NO TE CALLES


























NO TE CALLES 
FUENTE: https://www.mindalia.com/noticias/no-calles/
Aprendamos a decir como nos sentimos, lo que deseamos, lo que pensamos…
Cuando tu respuesta es siempre el silencio, cuando no te atreves a decir a algo que no, cuando quieres quedar bien con todo el mundo…
Al final tu cuerpo enferma, revienta, explota… de la manera más inesperada: Una enfermedad grave, un ataque de ansiedad, una depresión, un ataque de ira, etc.

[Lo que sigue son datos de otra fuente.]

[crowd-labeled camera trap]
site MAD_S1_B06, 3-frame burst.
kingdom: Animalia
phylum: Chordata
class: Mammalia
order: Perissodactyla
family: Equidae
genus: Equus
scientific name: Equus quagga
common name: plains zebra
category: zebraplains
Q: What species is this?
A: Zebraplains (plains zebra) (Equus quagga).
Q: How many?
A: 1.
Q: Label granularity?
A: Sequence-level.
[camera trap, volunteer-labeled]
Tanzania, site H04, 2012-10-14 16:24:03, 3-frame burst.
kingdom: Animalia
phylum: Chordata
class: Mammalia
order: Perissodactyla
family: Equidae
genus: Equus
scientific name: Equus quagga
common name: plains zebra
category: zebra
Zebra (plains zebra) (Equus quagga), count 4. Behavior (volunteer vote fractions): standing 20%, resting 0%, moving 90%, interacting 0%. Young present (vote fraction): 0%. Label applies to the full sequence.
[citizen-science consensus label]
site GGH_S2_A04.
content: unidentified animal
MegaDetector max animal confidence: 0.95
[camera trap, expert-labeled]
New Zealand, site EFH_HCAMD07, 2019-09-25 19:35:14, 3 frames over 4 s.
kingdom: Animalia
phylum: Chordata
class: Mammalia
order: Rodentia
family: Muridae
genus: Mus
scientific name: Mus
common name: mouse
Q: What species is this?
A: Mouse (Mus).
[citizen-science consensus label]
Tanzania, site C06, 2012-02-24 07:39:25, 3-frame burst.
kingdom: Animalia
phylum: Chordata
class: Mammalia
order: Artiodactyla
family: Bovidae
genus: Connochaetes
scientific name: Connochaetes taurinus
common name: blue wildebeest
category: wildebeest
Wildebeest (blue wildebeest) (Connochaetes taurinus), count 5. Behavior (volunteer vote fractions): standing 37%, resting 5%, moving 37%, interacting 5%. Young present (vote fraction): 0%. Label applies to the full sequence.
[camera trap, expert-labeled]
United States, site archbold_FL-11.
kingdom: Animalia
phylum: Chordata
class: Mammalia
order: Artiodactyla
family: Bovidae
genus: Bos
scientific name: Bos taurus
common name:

Y lo que es peor tu cuerpo se resentirá y también las personas a las que no has querido ofender, pues no entenderán ese cambio, esa enfermedad… y también la o las personas con las que al final explotes sin motivo.
Todo ello solo conseguirá que te sientas peor, entrando en una espiral de la que cada vez será más difícil salir.
El silencio comienza siendo una respuesta esperanzada, generosa y amable hacia aquellas personas que no queremos fallar, pero al final es una respuesta clasista y egoísta hacia nuestro propio conocimiento; creemos que anteponemos la felicidad de los demás callando y “aguantando” cuando lo que hacemos es sumergirnos en nuestro propio infierno, del que cada día será más difícil emerger.
Seamos consecuentes, dejemos la corrección a un lado y asumamos nuestros pensamientos.
Dejemos a un lado la lógica, sin martirizarnos por ello.
No nos machaquemos si un día decidimos abandonar la madurez y ser como niños.
Aprendamos a decir no, a reír de nuestras torpezas, a no tener en cuenta las faltas de los demás y sobre todo a hablar, decir y hacer conforme nuestro corazón nos dicte.